「ファウスト」(4)/「強い力」と「弱い力」

id:cuteplus:20030907さんより引用。

これは極めて個人的な意見なんだけれど、アイデンティティの確立に失敗したまま現在に辿り着いてしまった男の子には、マッチョイズムへの欲望(サブカル的な自己表現)でポジティヴな空回りを続けるか、その欲望をネガティヴに断念するか、どちらかの選択肢しかないんじゃなかろうか、と思っていたりする。

例えば、佐藤友哉は今回の小説でも「弱さ」を繰り返しアピールしているのだけど、それは、自分の「弱さ」を肯定できないが故に、「弱さ」を強調しなければならないという捻れを抱えているためだと思う。断念しつつも肯定できないために、断面が剥き出しのまま痛々しく見えるのだ。もっとも、その空回りの結果が小説として生成され、同じようにボーダーラインにある人々の共感を得ている。前述の女の子たちはよく分からないけど。

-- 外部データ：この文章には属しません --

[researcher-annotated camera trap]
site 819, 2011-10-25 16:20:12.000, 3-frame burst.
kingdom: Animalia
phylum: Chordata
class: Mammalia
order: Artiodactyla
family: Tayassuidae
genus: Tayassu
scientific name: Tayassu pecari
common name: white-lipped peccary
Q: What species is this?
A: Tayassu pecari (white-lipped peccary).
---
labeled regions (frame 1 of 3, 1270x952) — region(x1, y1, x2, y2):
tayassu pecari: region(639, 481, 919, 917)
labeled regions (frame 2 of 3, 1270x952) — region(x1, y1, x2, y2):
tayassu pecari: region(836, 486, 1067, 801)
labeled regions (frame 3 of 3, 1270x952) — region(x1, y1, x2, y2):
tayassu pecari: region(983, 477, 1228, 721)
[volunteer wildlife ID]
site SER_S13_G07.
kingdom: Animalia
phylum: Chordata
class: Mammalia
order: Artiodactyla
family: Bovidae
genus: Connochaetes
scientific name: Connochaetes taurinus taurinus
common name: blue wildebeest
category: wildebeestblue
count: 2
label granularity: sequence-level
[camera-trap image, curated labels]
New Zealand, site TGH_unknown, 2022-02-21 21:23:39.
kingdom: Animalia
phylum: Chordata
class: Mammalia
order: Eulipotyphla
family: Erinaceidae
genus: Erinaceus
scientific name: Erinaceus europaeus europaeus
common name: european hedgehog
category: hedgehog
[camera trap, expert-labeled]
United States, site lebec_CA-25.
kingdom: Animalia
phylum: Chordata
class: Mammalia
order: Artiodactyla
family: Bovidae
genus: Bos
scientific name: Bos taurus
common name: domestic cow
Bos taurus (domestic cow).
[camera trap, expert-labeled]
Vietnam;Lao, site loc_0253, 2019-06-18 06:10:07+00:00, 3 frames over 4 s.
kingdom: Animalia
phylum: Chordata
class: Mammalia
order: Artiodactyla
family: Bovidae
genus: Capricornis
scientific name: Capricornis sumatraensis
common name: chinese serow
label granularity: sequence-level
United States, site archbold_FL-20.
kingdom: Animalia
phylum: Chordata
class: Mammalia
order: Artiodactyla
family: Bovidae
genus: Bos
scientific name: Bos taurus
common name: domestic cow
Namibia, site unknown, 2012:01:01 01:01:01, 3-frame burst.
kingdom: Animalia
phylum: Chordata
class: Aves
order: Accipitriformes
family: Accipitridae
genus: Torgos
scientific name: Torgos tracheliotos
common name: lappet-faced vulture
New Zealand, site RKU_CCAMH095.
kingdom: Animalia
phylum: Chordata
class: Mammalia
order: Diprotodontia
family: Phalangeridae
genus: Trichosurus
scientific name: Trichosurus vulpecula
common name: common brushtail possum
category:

自分が佐藤友哉を西尾舞城と比べてもあまり面白く読めないのは多分そのあたりで、そもそもマッチョであることを初めから志向していなかった人々(それはそれほど少なくないと思うのだけれど)なら、「弱さ」は断念の結果でも肯定すべきマイナス点でもない(う〜そう考えるとエヴァ嫌いなのもそのせいかなあ)。つまりは「いちばん弱くて小さくて可愛いものこそが世界を変える」という(たぶんesrevnocとかズボンズとかウテナとか少女漫画とかに裏打ちされた)考えがこのダイアリーおよび自分自身の基盤なのでしょう。(そう考えると、id:sayuk:20030825#p3で取り上げた「ヒナタ町日誌ムジナトラックス」(衛藤ヒロユキ)は「オトコノコが『弱い力』を手にする」という非常に重要かつ稀有な作品で、これが今単行本で読めないのは残念)
ファウスト」作家でいうと、何度も繰り返しているように舞城王太郎は「マッチョ」ではない(と未だ2冊+2作しか読んでない自分は期待する)。西尾維新戯言シリーズ)は作家自体はマッチョを志向しているようなのだけれど、「戯言使い」という概念がそのまま「いちばん弱いものが世界を変える」という考えに近似しているから僕は読めるのかも。
もちろん大多数のオトコノコは歴史的にか環境的にかマッチョを志向することを何となく選択しているわけで、このダイアリーの立場は小乗的なのかもしれない(まあそもそもオトコノコを救おうとも思ってないのだろうけどね)。いちばんの障害はやはり何度も繰り返しているように(id:sayuk:20030906#p2、id:sayuk:20030903#p2)、「そもそもマッチョを志向しないという選択をオトコノコは(生物学的に)できない」という「父性の不確実性コンプレックスで、とりあえずこの小さな乗り物にそれでも乗る人達のためにその辺りを整理してゆこう。